Copy the records below word for word, keeping every line as it appears.

-- BEGIN --

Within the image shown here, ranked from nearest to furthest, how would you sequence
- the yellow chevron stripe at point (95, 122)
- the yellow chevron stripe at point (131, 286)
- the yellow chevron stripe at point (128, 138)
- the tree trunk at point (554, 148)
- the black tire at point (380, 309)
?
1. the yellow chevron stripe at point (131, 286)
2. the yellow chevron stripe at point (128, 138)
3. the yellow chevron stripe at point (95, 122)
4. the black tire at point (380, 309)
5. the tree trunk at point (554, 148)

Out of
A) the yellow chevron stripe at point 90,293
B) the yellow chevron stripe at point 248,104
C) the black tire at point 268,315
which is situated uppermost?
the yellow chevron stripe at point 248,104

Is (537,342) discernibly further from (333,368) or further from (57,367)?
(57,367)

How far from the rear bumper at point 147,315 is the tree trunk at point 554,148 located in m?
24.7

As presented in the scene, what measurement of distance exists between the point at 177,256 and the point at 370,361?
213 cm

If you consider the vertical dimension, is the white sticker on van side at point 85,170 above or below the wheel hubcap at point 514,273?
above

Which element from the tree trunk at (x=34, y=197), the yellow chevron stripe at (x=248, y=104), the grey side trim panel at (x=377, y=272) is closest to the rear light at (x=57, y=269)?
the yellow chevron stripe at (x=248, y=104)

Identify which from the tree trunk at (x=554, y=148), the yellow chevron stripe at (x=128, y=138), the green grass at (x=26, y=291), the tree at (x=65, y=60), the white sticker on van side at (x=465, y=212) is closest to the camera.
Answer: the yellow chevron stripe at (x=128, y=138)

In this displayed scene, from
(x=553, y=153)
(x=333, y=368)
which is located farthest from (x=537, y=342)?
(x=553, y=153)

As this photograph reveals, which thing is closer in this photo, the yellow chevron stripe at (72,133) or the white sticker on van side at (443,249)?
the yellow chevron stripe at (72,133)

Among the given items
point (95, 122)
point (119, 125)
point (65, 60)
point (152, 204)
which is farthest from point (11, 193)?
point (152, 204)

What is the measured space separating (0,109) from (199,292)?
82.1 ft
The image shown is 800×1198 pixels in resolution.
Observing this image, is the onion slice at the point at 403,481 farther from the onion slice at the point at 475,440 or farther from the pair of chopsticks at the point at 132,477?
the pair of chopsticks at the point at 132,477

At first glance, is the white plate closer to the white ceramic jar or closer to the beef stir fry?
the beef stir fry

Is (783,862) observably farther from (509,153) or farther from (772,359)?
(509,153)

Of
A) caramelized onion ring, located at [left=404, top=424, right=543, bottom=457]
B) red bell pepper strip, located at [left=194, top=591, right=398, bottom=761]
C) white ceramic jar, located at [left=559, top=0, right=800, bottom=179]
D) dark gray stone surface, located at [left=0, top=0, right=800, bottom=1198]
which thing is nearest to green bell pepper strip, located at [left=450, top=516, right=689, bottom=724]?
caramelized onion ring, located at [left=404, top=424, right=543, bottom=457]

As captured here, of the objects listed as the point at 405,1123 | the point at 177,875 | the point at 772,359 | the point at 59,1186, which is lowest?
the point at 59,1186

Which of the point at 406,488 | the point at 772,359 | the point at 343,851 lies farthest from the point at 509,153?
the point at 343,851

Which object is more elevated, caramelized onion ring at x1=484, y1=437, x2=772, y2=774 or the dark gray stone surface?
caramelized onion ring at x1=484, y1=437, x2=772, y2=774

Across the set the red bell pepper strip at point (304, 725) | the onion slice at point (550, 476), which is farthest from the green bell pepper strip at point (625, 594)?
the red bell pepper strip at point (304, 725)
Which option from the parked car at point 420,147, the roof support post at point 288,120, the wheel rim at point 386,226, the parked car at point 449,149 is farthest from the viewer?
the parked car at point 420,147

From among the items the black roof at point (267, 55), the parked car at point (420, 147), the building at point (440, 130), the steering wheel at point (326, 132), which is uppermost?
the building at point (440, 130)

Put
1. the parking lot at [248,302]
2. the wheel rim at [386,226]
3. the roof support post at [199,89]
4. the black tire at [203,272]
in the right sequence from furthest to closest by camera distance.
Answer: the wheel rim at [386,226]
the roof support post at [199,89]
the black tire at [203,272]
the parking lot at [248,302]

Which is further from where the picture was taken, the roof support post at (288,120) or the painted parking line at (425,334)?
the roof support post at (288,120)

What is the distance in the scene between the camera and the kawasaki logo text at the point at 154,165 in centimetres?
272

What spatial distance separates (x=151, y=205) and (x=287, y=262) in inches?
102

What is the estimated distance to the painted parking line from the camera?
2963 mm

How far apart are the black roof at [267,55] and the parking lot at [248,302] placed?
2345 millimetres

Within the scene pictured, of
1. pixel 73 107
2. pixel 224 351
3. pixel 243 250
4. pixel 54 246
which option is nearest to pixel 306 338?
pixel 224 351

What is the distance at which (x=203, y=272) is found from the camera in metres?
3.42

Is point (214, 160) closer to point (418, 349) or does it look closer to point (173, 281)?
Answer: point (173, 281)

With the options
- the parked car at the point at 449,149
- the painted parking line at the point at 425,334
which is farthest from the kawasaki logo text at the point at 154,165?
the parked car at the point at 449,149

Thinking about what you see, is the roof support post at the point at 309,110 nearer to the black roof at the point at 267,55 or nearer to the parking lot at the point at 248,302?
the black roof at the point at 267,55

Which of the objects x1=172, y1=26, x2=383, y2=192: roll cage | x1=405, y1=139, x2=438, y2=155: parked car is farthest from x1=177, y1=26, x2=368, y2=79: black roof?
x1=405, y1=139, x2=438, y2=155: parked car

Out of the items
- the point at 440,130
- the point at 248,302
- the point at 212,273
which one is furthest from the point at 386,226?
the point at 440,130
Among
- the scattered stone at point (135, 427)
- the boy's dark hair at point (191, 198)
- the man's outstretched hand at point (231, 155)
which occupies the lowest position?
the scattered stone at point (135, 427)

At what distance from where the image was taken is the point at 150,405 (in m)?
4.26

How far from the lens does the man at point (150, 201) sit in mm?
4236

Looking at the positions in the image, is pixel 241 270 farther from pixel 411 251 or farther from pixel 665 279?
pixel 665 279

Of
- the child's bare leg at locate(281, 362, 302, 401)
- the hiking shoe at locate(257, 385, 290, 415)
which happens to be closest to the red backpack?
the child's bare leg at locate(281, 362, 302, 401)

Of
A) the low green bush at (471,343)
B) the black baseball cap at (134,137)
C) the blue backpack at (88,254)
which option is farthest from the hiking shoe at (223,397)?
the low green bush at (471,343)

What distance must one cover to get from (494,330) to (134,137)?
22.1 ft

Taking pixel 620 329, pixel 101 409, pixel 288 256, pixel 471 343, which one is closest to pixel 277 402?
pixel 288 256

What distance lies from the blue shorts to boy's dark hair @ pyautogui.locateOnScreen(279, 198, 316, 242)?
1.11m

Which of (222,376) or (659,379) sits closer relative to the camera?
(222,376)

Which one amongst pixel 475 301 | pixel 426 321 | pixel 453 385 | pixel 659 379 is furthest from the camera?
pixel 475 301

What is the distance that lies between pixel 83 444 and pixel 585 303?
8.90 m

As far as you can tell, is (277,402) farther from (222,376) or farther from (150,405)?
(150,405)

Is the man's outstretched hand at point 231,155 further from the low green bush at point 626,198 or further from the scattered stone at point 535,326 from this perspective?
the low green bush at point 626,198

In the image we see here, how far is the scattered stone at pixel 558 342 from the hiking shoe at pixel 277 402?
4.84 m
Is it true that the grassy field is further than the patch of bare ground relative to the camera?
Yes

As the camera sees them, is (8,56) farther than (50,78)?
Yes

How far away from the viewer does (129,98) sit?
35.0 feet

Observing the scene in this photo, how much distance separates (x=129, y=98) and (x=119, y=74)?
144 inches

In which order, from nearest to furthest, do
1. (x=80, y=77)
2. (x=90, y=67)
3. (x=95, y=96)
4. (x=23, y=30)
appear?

-- END --

• **Output**:
Within the image shown here, ranked from nearest to furthest, how would you sequence
- the yellow chevron stripe at point (95, 122)
- the yellow chevron stripe at point (131, 286)
- the yellow chevron stripe at point (128, 138)
- the tree trunk at point (554, 148)
- the black tire at point (380, 309)
?
1. the yellow chevron stripe at point (131, 286)
2. the yellow chevron stripe at point (128, 138)
3. the yellow chevron stripe at point (95, 122)
4. the black tire at point (380, 309)
5. the tree trunk at point (554, 148)

Out of
A) the yellow chevron stripe at point 90,293
B) the yellow chevron stripe at point 248,104
C) the black tire at point 268,315
which is situated uppermost?
the yellow chevron stripe at point 248,104

Is (537,342) discernibly further from (333,368) or further from (57,367)?
(57,367)

How far from the rear bumper at point 147,315 is the tree trunk at point 554,148 located in m?
24.7

As presented in the scene, what measurement of distance exists between the point at 177,256 and the point at 370,361?
213 cm

If you consider the vertical dimension, is the white sticker on van side at point 85,170 above or below the wheel hubcap at point 514,273?
above

Which element from the tree trunk at (x=34, y=197), the yellow chevron stripe at (x=248, y=104), the grey side trim panel at (x=377, y=272) is closest to the rear light at (x=57, y=269)?
the yellow chevron stripe at (x=248, y=104)

Identify which from the tree trunk at (x=554, y=148), the yellow chevron stripe at (x=128, y=138), the green grass at (x=26, y=291), the tree at (x=65, y=60), the white sticker on van side at (x=465, y=212) is closest to the camera.
Answer: the yellow chevron stripe at (x=128, y=138)

In this displayed scene, from
(x=553, y=153)
(x=333, y=368)
which is located farthest from (x=537, y=342)?
(x=553, y=153)

As this photograph reveals, which thing is closer in this photo, the yellow chevron stripe at (72,133) or the white sticker on van side at (443,249)?
the yellow chevron stripe at (72,133)

Among the given items
point (95, 122)
point (119, 125)
point (65, 60)
point (152, 204)
which is farthest from point (11, 193)?
point (152, 204)

What is the measured space separating (0,109) from (199,292)?
82.1 ft
The image shown is 800×1198 pixels in resolution.
Observing this image, is the onion slice at the point at 403,481 farther from the onion slice at the point at 475,440 or farther from the pair of chopsticks at the point at 132,477?
the pair of chopsticks at the point at 132,477

At first glance, is the white plate closer to the white ceramic jar or closer to the beef stir fry?
the beef stir fry

Is (783,862) observably farther from (509,153) or farther from (772,359)?
(509,153)

Of
A) caramelized onion ring, located at [left=404, top=424, right=543, bottom=457]
B) red bell pepper strip, located at [left=194, top=591, right=398, bottom=761]
C) white ceramic jar, located at [left=559, top=0, right=800, bottom=179]
D) dark gray stone surface, located at [left=0, top=0, right=800, bottom=1198]
which thing is nearest to green bell pepper strip, located at [left=450, top=516, right=689, bottom=724]?
caramelized onion ring, located at [left=404, top=424, right=543, bottom=457]

As captured here, of the objects listed as the point at 405,1123 | the point at 177,875 | the point at 772,359 | the point at 59,1186, which is lowest?
the point at 59,1186

Which of the point at 406,488 | the point at 772,359 | the point at 343,851 lies farthest from the point at 509,153?
the point at 343,851

Which object is more elevated, caramelized onion ring at x1=484, y1=437, x2=772, y2=774 or the dark gray stone surface?
caramelized onion ring at x1=484, y1=437, x2=772, y2=774

Across the set the red bell pepper strip at point (304, 725) | the onion slice at point (550, 476), which is farthest from the green bell pepper strip at point (625, 594)?
the red bell pepper strip at point (304, 725)
Which option from the parked car at point 420,147, the roof support post at point 288,120, the wheel rim at point 386,226, the parked car at point 449,149 is farthest from the viewer?
the parked car at point 420,147

From among the items the black roof at point (267, 55), the parked car at point (420, 147), the building at point (440, 130), the steering wheel at point (326, 132), which is uppermost?
the building at point (440, 130)

Put
1. the parking lot at [248,302]
2. the wheel rim at [386,226]
3. the roof support post at [199,89]
4. the black tire at [203,272]
in the right sequence from furthest to closest by camera distance.
Answer: the wheel rim at [386,226]
the roof support post at [199,89]
the black tire at [203,272]
the parking lot at [248,302]

Which is further from where the picture was taken, the roof support post at (288,120) or the painted parking line at (425,334)?
the roof support post at (288,120)

What is the distance in the scene between the camera and the kawasaki logo text at the point at 154,165 in centimetres?
272

What spatial distance separates (x=151, y=205) and (x=287, y=262) in inches?
102

What is the estimated distance to the painted parking line from the camera?
2963 mm

How far apart are the black roof at [267,55] and the parking lot at [248,302] placed?
2345 millimetres

Within the scene pictured, of
1. pixel 73 107
2. pixel 224 351
3. pixel 243 250
4. pixel 54 246
which option is nearest to pixel 306 338?
pixel 224 351

What is the distance at which (x=203, y=272) is found from the camera in metres?
3.42

Is point (214, 160) closer to point (418, 349) or does it look closer to point (173, 281)?
Answer: point (173, 281)

With the options
- the parked car at the point at 449,149
- the painted parking line at the point at 425,334
which is farthest from the kawasaki logo text at the point at 154,165?
the parked car at the point at 449,149

Thinking about what you see, is the roof support post at the point at 309,110 nearer to the black roof at the point at 267,55 or nearer to the parking lot at the point at 248,302?
the black roof at the point at 267,55

Which of the objects x1=172, y1=26, x2=383, y2=192: roll cage | x1=405, y1=139, x2=438, y2=155: parked car is farthest from x1=177, y1=26, x2=368, y2=79: black roof?
x1=405, y1=139, x2=438, y2=155: parked car

Out of the items
- the point at 440,130
- the point at 248,302
- the point at 212,273
which one is furthest from the point at 386,226?
the point at 440,130
Among
- the scattered stone at point (135, 427)
- the boy's dark hair at point (191, 198)
- the man's outstretched hand at point (231, 155)
which occupies the lowest position?
the scattered stone at point (135, 427)

At what distance from where the image was taken is the point at 150,405 (in m)?
4.26

How far from the lens does the man at point (150, 201) sit in mm?
4236

Looking at the positions in the image, is pixel 241 270 farther from pixel 411 251 or farther from pixel 665 279?
pixel 665 279

Of
- the child's bare leg at locate(281, 362, 302, 401)
- the hiking shoe at locate(257, 385, 290, 415)
which happens to be closest to the red backpack?
the child's bare leg at locate(281, 362, 302, 401)

Of
A) the low green bush at (471,343)
B) the black baseball cap at (134,137)
C) the blue backpack at (88,254)
which option is farthest from the hiking shoe at (223,397)?
the low green bush at (471,343)

What distance must one cover to get from (494,330) to (134,137)?
22.1 ft

Taking pixel 620 329, pixel 101 409, pixel 288 256, pixel 471 343, which one is closest to pixel 277 402?
pixel 288 256

What distance lies from the blue shorts to boy's dark hair @ pyautogui.locateOnScreen(279, 198, 316, 242)?
1.11m

Which of (222,376) or (659,379) sits closer relative to the camera?
(222,376)

Which one amongst pixel 475 301 | pixel 426 321 | pixel 453 385 | pixel 659 379 is furthest from the camera?
pixel 475 301

What is the distance that lies between pixel 83 444 and pixel 585 303?
8.90 m

As far as you can tell, is (277,402) farther from (222,376) or farther from (150,405)?
(150,405)

Is the man's outstretched hand at point 231,155 further from the low green bush at point 626,198 or further from the scattered stone at point 535,326 from this perspective?
the low green bush at point 626,198

In the image we see here, how far is the scattered stone at pixel 558 342 from the hiking shoe at pixel 277 402?
4.84 m
Is it true that the grassy field is further than the patch of bare ground relative to the camera?
Yes

As the camera sees them, is (8,56) farther than (50,78)?
Yes

How far away from the viewer does (129,98) sit?
35.0 feet

Observing the scene in this photo, how much distance separates (x=129, y=98) and (x=119, y=74)?
144 inches

In which order, from nearest to furthest, do
1. (x=80, y=77)
2. (x=90, y=67)
3. (x=95, y=96)
4. (x=23, y=30)
appear?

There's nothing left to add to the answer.